# 921 - L2.19 Scheduled for Full Release 8/11/05



## Mikey (Oct 26, 2004)

See here


----------



## Bismarck (Sep 28, 2004)

I wonder if this will fix the 'timers firing early' bug.


----------



## boylehome (Jul 16, 2004)

I wonder if it will have the 129 satellite slot? Hopefully it will have the 2nd part of the fix for the ZSR problem. BTW Mikey, how did you beat Darkman in posting this?


----------



## Mikey (Oct 26, 2004)

Darkman waits until it's actually spooling. This is just a head's up. 

So you have time to block it if you choose.


----------



## BobMurdoch (Apr 24, 2002)

Bismarck said:


> I wonder if this will fix the 'timers firing early' bug.


This has happened to me three times. Always on SciFi. The problem is I only have 6 timers active now and three are on SciFi Friday night shows. I'm scared about this "newest" programming "f - up" causing problems once the fall shows get here again and I start having overlapping/back to back timers again (which used to be the only time I used to see recording problems).

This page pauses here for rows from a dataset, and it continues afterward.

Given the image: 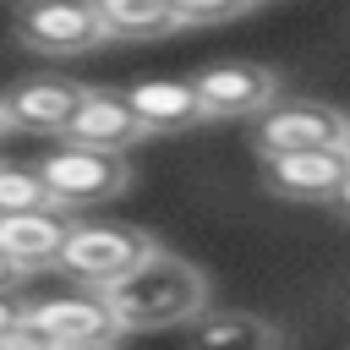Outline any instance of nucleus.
<instances>
[{
  "label": "nucleus",
  "instance_id": "f257e3e1",
  "mask_svg": "<svg viewBox=\"0 0 350 350\" xmlns=\"http://www.w3.org/2000/svg\"><path fill=\"white\" fill-rule=\"evenodd\" d=\"M109 301V312L120 317L126 334H153V328H175L208 312V279L197 262L153 246L148 262H137L126 279H115L109 290H98Z\"/></svg>",
  "mask_w": 350,
  "mask_h": 350
},
{
  "label": "nucleus",
  "instance_id": "f03ea898",
  "mask_svg": "<svg viewBox=\"0 0 350 350\" xmlns=\"http://www.w3.org/2000/svg\"><path fill=\"white\" fill-rule=\"evenodd\" d=\"M33 170L44 175L49 197L60 208H71V213L104 208L131 186V164L120 153H104V148H88V142H55L49 153H38Z\"/></svg>",
  "mask_w": 350,
  "mask_h": 350
},
{
  "label": "nucleus",
  "instance_id": "7ed1b4c3",
  "mask_svg": "<svg viewBox=\"0 0 350 350\" xmlns=\"http://www.w3.org/2000/svg\"><path fill=\"white\" fill-rule=\"evenodd\" d=\"M153 235L148 230H131V224H77L60 246V273H71L77 284L88 290H109L115 279H126L137 262L153 257Z\"/></svg>",
  "mask_w": 350,
  "mask_h": 350
},
{
  "label": "nucleus",
  "instance_id": "20e7f679",
  "mask_svg": "<svg viewBox=\"0 0 350 350\" xmlns=\"http://www.w3.org/2000/svg\"><path fill=\"white\" fill-rule=\"evenodd\" d=\"M11 27H16L22 49H33V55H88V49L109 44L93 0H22Z\"/></svg>",
  "mask_w": 350,
  "mask_h": 350
},
{
  "label": "nucleus",
  "instance_id": "39448f33",
  "mask_svg": "<svg viewBox=\"0 0 350 350\" xmlns=\"http://www.w3.org/2000/svg\"><path fill=\"white\" fill-rule=\"evenodd\" d=\"M345 137H350V115L323 98H279L273 109H262L252 120L257 159L262 153H301V148H345Z\"/></svg>",
  "mask_w": 350,
  "mask_h": 350
},
{
  "label": "nucleus",
  "instance_id": "423d86ee",
  "mask_svg": "<svg viewBox=\"0 0 350 350\" xmlns=\"http://www.w3.org/2000/svg\"><path fill=\"white\" fill-rule=\"evenodd\" d=\"M197 93L208 104V120H257L262 109H273L279 93V71L257 66V60H213L197 77Z\"/></svg>",
  "mask_w": 350,
  "mask_h": 350
},
{
  "label": "nucleus",
  "instance_id": "0eeeda50",
  "mask_svg": "<svg viewBox=\"0 0 350 350\" xmlns=\"http://www.w3.org/2000/svg\"><path fill=\"white\" fill-rule=\"evenodd\" d=\"M350 180V148H301V153H262V186L290 202H334Z\"/></svg>",
  "mask_w": 350,
  "mask_h": 350
},
{
  "label": "nucleus",
  "instance_id": "6e6552de",
  "mask_svg": "<svg viewBox=\"0 0 350 350\" xmlns=\"http://www.w3.org/2000/svg\"><path fill=\"white\" fill-rule=\"evenodd\" d=\"M88 88L71 82V77H22L0 93V109H5V126L11 131H55L66 137L71 115L82 109Z\"/></svg>",
  "mask_w": 350,
  "mask_h": 350
},
{
  "label": "nucleus",
  "instance_id": "1a4fd4ad",
  "mask_svg": "<svg viewBox=\"0 0 350 350\" xmlns=\"http://www.w3.org/2000/svg\"><path fill=\"white\" fill-rule=\"evenodd\" d=\"M27 312L66 345V350H109L126 328H120V317L109 312V301L98 295V290H88V295H60V301H27Z\"/></svg>",
  "mask_w": 350,
  "mask_h": 350
},
{
  "label": "nucleus",
  "instance_id": "9d476101",
  "mask_svg": "<svg viewBox=\"0 0 350 350\" xmlns=\"http://www.w3.org/2000/svg\"><path fill=\"white\" fill-rule=\"evenodd\" d=\"M120 93L131 98V109L142 115V126L153 137H175V131H191L208 120V104H202L191 77H148V82H131Z\"/></svg>",
  "mask_w": 350,
  "mask_h": 350
},
{
  "label": "nucleus",
  "instance_id": "9b49d317",
  "mask_svg": "<svg viewBox=\"0 0 350 350\" xmlns=\"http://www.w3.org/2000/svg\"><path fill=\"white\" fill-rule=\"evenodd\" d=\"M142 137H153V131L142 126V115L131 109V98L109 93V88H88L82 109L66 126V142H88V148H104V153H126Z\"/></svg>",
  "mask_w": 350,
  "mask_h": 350
},
{
  "label": "nucleus",
  "instance_id": "f8f14e48",
  "mask_svg": "<svg viewBox=\"0 0 350 350\" xmlns=\"http://www.w3.org/2000/svg\"><path fill=\"white\" fill-rule=\"evenodd\" d=\"M71 230H77L71 208L5 213V219H0V252H5V257H16V262L33 273V268H49V262H60V246H66V235H71Z\"/></svg>",
  "mask_w": 350,
  "mask_h": 350
},
{
  "label": "nucleus",
  "instance_id": "ddd939ff",
  "mask_svg": "<svg viewBox=\"0 0 350 350\" xmlns=\"http://www.w3.org/2000/svg\"><path fill=\"white\" fill-rule=\"evenodd\" d=\"M191 350H284V334L246 306H208L191 317Z\"/></svg>",
  "mask_w": 350,
  "mask_h": 350
},
{
  "label": "nucleus",
  "instance_id": "4468645a",
  "mask_svg": "<svg viewBox=\"0 0 350 350\" xmlns=\"http://www.w3.org/2000/svg\"><path fill=\"white\" fill-rule=\"evenodd\" d=\"M109 38H164L180 27L170 0H93Z\"/></svg>",
  "mask_w": 350,
  "mask_h": 350
},
{
  "label": "nucleus",
  "instance_id": "2eb2a0df",
  "mask_svg": "<svg viewBox=\"0 0 350 350\" xmlns=\"http://www.w3.org/2000/svg\"><path fill=\"white\" fill-rule=\"evenodd\" d=\"M38 208H60L44 186V175L33 164H0V219L5 213H38Z\"/></svg>",
  "mask_w": 350,
  "mask_h": 350
},
{
  "label": "nucleus",
  "instance_id": "dca6fc26",
  "mask_svg": "<svg viewBox=\"0 0 350 350\" xmlns=\"http://www.w3.org/2000/svg\"><path fill=\"white\" fill-rule=\"evenodd\" d=\"M170 5H175L180 27H213V22H235V16H246L257 0H170Z\"/></svg>",
  "mask_w": 350,
  "mask_h": 350
},
{
  "label": "nucleus",
  "instance_id": "f3484780",
  "mask_svg": "<svg viewBox=\"0 0 350 350\" xmlns=\"http://www.w3.org/2000/svg\"><path fill=\"white\" fill-rule=\"evenodd\" d=\"M0 350H66V345H60V339L33 317V312H22V317H16V328L0 339Z\"/></svg>",
  "mask_w": 350,
  "mask_h": 350
},
{
  "label": "nucleus",
  "instance_id": "a211bd4d",
  "mask_svg": "<svg viewBox=\"0 0 350 350\" xmlns=\"http://www.w3.org/2000/svg\"><path fill=\"white\" fill-rule=\"evenodd\" d=\"M22 279H27V268H22L16 257H5V252H0V295H16V284H22Z\"/></svg>",
  "mask_w": 350,
  "mask_h": 350
},
{
  "label": "nucleus",
  "instance_id": "6ab92c4d",
  "mask_svg": "<svg viewBox=\"0 0 350 350\" xmlns=\"http://www.w3.org/2000/svg\"><path fill=\"white\" fill-rule=\"evenodd\" d=\"M22 312H27L22 301H11V295H0V339H5L11 328H16V317H22Z\"/></svg>",
  "mask_w": 350,
  "mask_h": 350
},
{
  "label": "nucleus",
  "instance_id": "aec40b11",
  "mask_svg": "<svg viewBox=\"0 0 350 350\" xmlns=\"http://www.w3.org/2000/svg\"><path fill=\"white\" fill-rule=\"evenodd\" d=\"M328 208H339V213H345V219H350V180H345V186H339V191H334V202H328Z\"/></svg>",
  "mask_w": 350,
  "mask_h": 350
},
{
  "label": "nucleus",
  "instance_id": "412c9836",
  "mask_svg": "<svg viewBox=\"0 0 350 350\" xmlns=\"http://www.w3.org/2000/svg\"><path fill=\"white\" fill-rule=\"evenodd\" d=\"M0 131H11V126H5V109H0Z\"/></svg>",
  "mask_w": 350,
  "mask_h": 350
},
{
  "label": "nucleus",
  "instance_id": "4be33fe9",
  "mask_svg": "<svg viewBox=\"0 0 350 350\" xmlns=\"http://www.w3.org/2000/svg\"><path fill=\"white\" fill-rule=\"evenodd\" d=\"M345 148H350V137H345Z\"/></svg>",
  "mask_w": 350,
  "mask_h": 350
},
{
  "label": "nucleus",
  "instance_id": "5701e85b",
  "mask_svg": "<svg viewBox=\"0 0 350 350\" xmlns=\"http://www.w3.org/2000/svg\"><path fill=\"white\" fill-rule=\"evenodd\" d=\"M257 5H262V0H257Z\"/></svg>",
  "mask_w": 350,
  "mask_h": 350
}]
</instances>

I've starting recording SciFi on my bedroom 510 to insure I don't miss any shows.

It's gotten to the point that I want to roll up a newspaper and smack my 921.

BAD PVR! NO! RECORD WHEN I TELL YOU!


----------



## jergenf (Mar 31, 2005)

What does "non-forced maintenance release" mean? It's not like we have any choice to accept or reject a release once it's spooled. Also all 921s have to reboot sooner or later once any of the infamous bugs surfaces.


----------



## Allen Noland (Apr 23, 2002)

My understanding is that this release only has one additional fix for OTA Guide data problems.


----------



## jergenf (Mar 31, 2005)

Allen Noland said:


> My understanding is that this release only has one additional fix for OTA Guide data problems.


You should update the tittle for the sticky thead for 5 major fixes for L218/219  to *bugs you'd like fixed in L220 *  since major bugs haven't been addressed in these current releases.


----------



## SimpleSimon (Jan 15, 2004)

Here it comes!

Mine started to download 7 minutes ago.


----------



## Mark Lamutt (Mar 24, 2002)

Closing thread to consolidate.


----------